Logical positivism held that only those statements which concern matters of fact can be called scientific. Introducing the notion of verificationism, the logical positivists believed that only statements about the world that are empirically verifiable or logically necessary are cognitively meaningful. As opposed to this, Karl Popper introduced the demarcation criterion of falsifiability. According to this criterion “statements or systems of statements, in order to be ranked as scientific, must be capable of conflicting with possible or conceivable observations”. Apart from these views, there have been many other criteria which have been introduced by philosophers and scientists.
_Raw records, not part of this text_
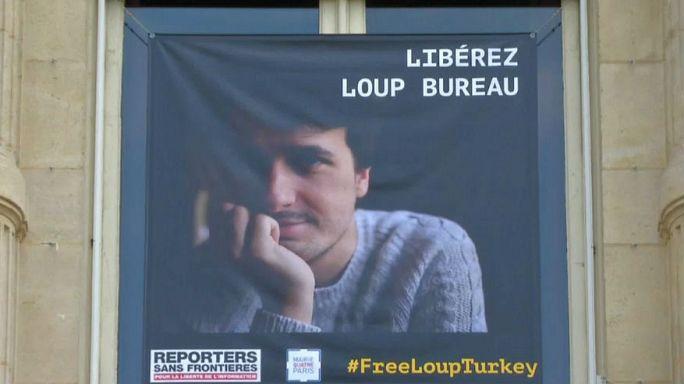 Tutuklu Fransız Gazeteci Loup Bureau serbest bırakıldı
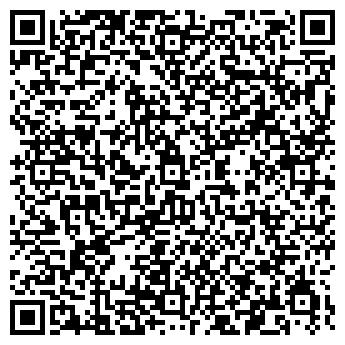 QR-код с контактной информацией организации Фактория - К, ЧП
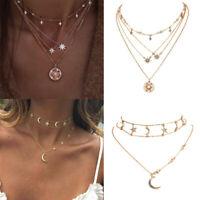 Fashion Boho Multilayer Gold Chain Choker Necklace Women Star Pendant Jewelry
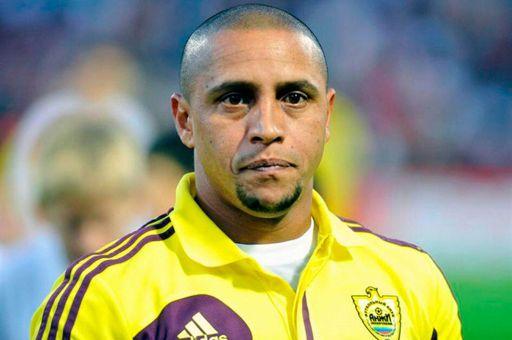 La leyenda del fútbol Roberto Carlos se convertirá en embajador mundial de Football for Friendship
William Cecil Dampier Whetham, for example, defined science as “ordered knowledge of natural phenomena and of the relations between them.”
And after reading all these views, we were none-the-wiser about what constitutes science. We just realised that science has as many unanswered questions as does philosophy and that the two are so closely interconnected that it is impossible to distinguish the two. As Will Durrant writes “every science begins in philosophy and ends in art”.